EXCERTO |

========

Decreta generalia, quibus a legislatore competenti pro communitate legis recipiendae capaci communia feruntur praescripta, proprie sunt leges et reguntur praescriptis canonum de legibus.

Parece-nos pertinente abrir este estudo com um apontamento, ainda que breve, sobre o Título III do Código, "De decretis generalibus et de instructionibus", já que, além de curto (seis cânones apenas, 29-34), veio, no conjunto, a revelar-se de extrema relevância no nosso trabalho, pela relação (ou falta dela, já veremos) entre uns cânones e outros.
Assim, tal título manifesta absoluta novidade relativamente ao CIC 17, propondo-se facilitar a distinção de funções dentro do poder eclesiástico, nomeadamente em matéria de exercício da competência legislativa; colocar "cada macaco no seu galho", um pouco à imagem, de resto, do princípio da separação de poderes consagrado no ordenamento jurídico civil. Este é, aliás, um dos propósitos expressos logo nos Princípios Directivos. Trata-se, em última instância, de garantir uma tutela mais eficaz dos direitos dos fiéis, distinguindo a lei dos actos de governo ordinário da Igreja, isto é, dos actos administrativos, normas ou disposições gerais ditadas pelas autoridades com poder executivo.
Tal anelo obrigaria a uma segunda distinção, entre o legislador e o executor, em ordem a superar promiscuidades do passado, ou seja, um "meter a foice em seara alheia" que esteve, amiúde, na base de quebras de segurança jurídica. Ora, como veremos, essa distinção surge diluída no cân. 29.

========

MATERIAL FORNECIDO |
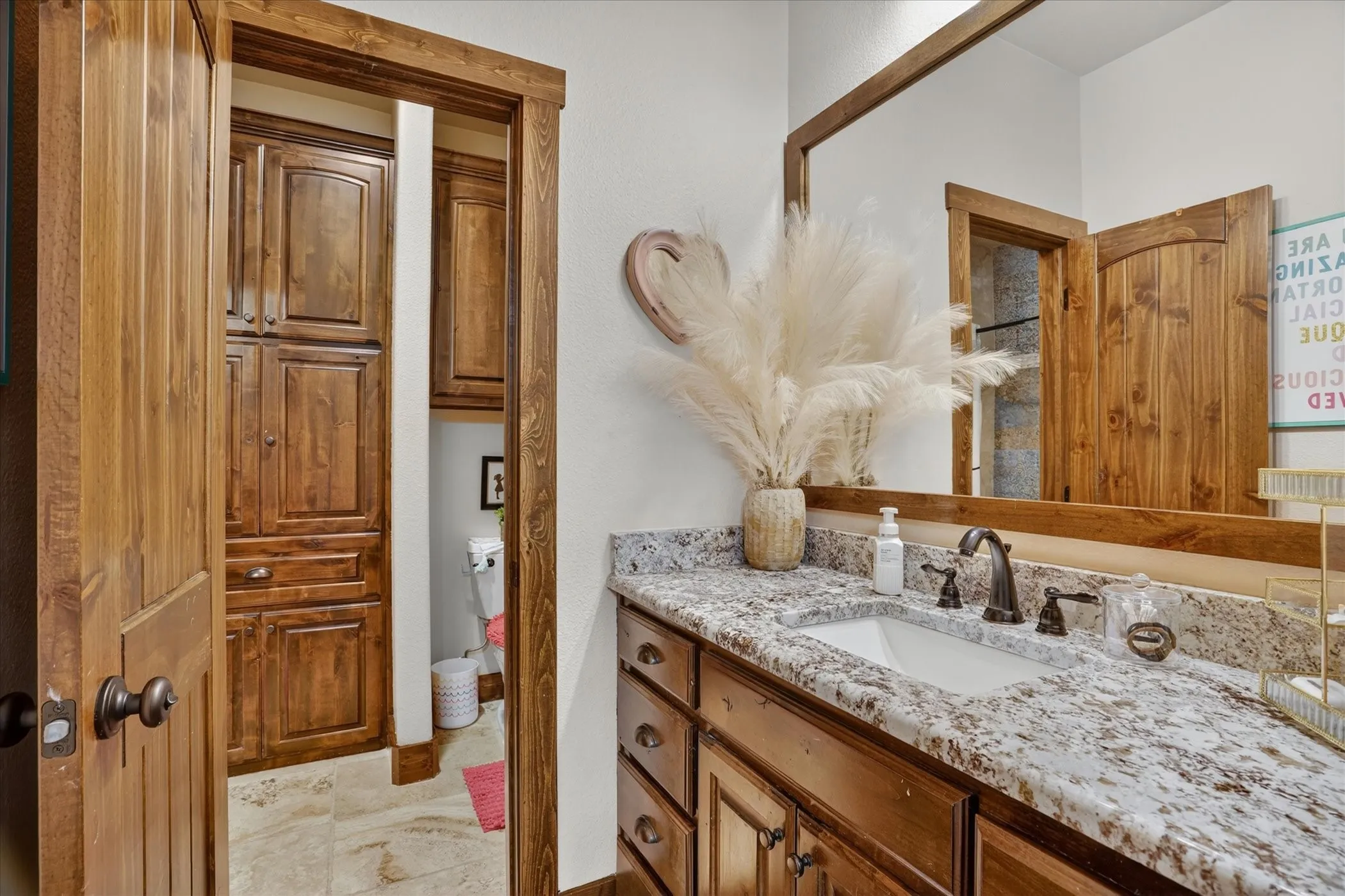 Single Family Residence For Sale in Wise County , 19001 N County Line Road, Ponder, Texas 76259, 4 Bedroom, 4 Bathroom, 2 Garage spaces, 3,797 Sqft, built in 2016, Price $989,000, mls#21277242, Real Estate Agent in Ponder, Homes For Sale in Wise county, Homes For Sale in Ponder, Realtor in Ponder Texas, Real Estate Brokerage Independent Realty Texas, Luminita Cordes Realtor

========

O QUE FAZER | Escreva a continuação do excerto sobre o Título III do Código, relativo aos decretos gerais e às instruções, a começar logo após a última frase.

ESPAÇO DE RESPOSTA |
Feita esta introdução, passemos ao esmiuçar do texto, cuja fonte é o motu proprio Cum Iuris Canonici de Bento XV (15 de Setembro de 1917). Basicamente, o cân. 29, que trata dos decretos gerais, afirma que estes têm o estatuto e o valor de leis. Possuem as mesmas características e obedecem à mesma disciplina. Por isso, são confiados em princípio ao poder legislativo. Da leitura do texto, deduz-se que o emprego do termo "decreto" nada tira e nada acrescenta à natureza própria das disposições com destinatário abstracto, isto é, por princípio, o decreto geral, como qualquer disposição com o mesmo alcance jurídico emanada da autoridade legislativa, tem estatuto e valor de lei, mesmo se não usa esta designação. Consequentemente, a sua promulgação e os seus efeitos determinam-se a partir do exposto nos câns. 7-22, que tratam das leis eclesiásticas.
Ora, a grande dificuldade relacionada com este cânone prende-se exactamente com o lugar que o redactor lhe reservou, uma vez que a lógica "mandaria" que ele estivesse anexo ao Título I. Aqui, debate-se, aparentemente, "como peixe fora de água". Antes de desenvolvermos o problema, antecipamos já, pela rama, as duas razões que terão pesado na opção do redactor:
1) a denominação das normas em questão neste título;
2) a função a que chamaria "secundariamente" legislativa do poder executivo, mediante certos requisitos.
Na verdade, tratando o cân.29 das normas formalmente legislativas, admitir-se-ia logicamente que ele coubesse no bloco 7-22, tanto mais que é neste mesmo cân. 29, e não antes, que é - pelo menos vagamente - definida a lei, que são descritos os elementos ou características próprias da noção de norma legislativa, a saber: uma prescrição geral autónoma (= não está ao serviço doutra lei; mas esta nota não é no caso do decreto geral pacífica, vamos ver) com força de lei, dirigida a uma comunidade capaz de se erigir em seu sujeito passivo (tanto pelas qualidades como pela estabilidade que revela) e cujo autor é o legislador competente (ou a autoridade em que expressamente delega esse poder).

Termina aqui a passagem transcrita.